**Passage shown**
--- start ---
By my lights, Father's Day, like too many American "Days," is a cynical scam to invoke ersatz sentiment for the sake of commerce. Yet for this year's model, it has been as good an excuse as any to sort out the welter of emotions my father and I have produced in each other. He has loved me, and what I represent to him, with a consuming force that at times has intimidated me with its strength. On balance that's not a bad downside; if anything it has produced more heartache for him than for me.
As for the upside, my father's love, encouragement, and example have provided me with the self-confidence to assume I can interact with anyone on an equal basis--an invaluable, self-fulfilling expectation that continually enriches me. At least in part because of him, I have a nuanced understanding of human nature and cherish my wife for the right reasons. Most of all, because of the adventurous way he has lived his life, and the restraint he has exercised in allowing me to live mine, I have the courage to trust change and embrace spontaneity.
Right now, at the age of 73, my father is caught up in the process of refurbishing a lobster boat to take out on the ocean and dock at a marina--a ready-made social setting to assuage his loneliness. He is living in a home he built himself, and so is his youngest daughter.
Every now and then he will say to me, with genuine concern, "Do you know how proud I am of you?"
I do. And it helps to sustain me, every day.
--- end ---
**What you need to do**
Copy out the whole Father's Day piece above, word for word. The lines after this come from a separate, unrelated source.

**Stored data**
--- start ---
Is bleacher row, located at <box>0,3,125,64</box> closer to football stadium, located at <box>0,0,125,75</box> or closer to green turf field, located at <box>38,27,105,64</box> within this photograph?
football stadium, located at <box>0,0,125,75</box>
--- end ---
**Result of the task**
By my lights, Father's Day, like too many American "Days," is a cynical scam to invoke ersatz sentiment for the sake of commerce. Yet for this year's model, it has been as good an excuse as any to sort out the welter of emotions my father and I have produced in each other. He has loved me, and what I represent to him, with a consuming force that at times has intimidated me with its strength. On balance that's not a bad downside; if anything it has produced more heartache for him than for me.
As for the upside, my father's love, encouragement, and example have provided me with the self-confidence to assume I can interact with anyone on an equal basis--an invaluable, self-fulfilling expectation that continually enriches me. At least in part because of him, I have a nuanced understanding of human nature and cherish my wife for the right reasons. Most of all, because of the adventurous way he has lived his life, and the restraint he has exercised in allowing me to live mine, I have the courage to trust change and embrace spontaneity.
Right now, at the age of 73, my father is caught up in the process of refurbishing a lobster boat to take out on the ocean and dock at a marina--a ready-made social setting to assuage his loneliness. He is living in a home he built himself, and so is his youngest daughter.
Every now and then he will say to me, with genuine concern, "Do you know how proud I am of you?"
I do. And it helps to sustain me, every day.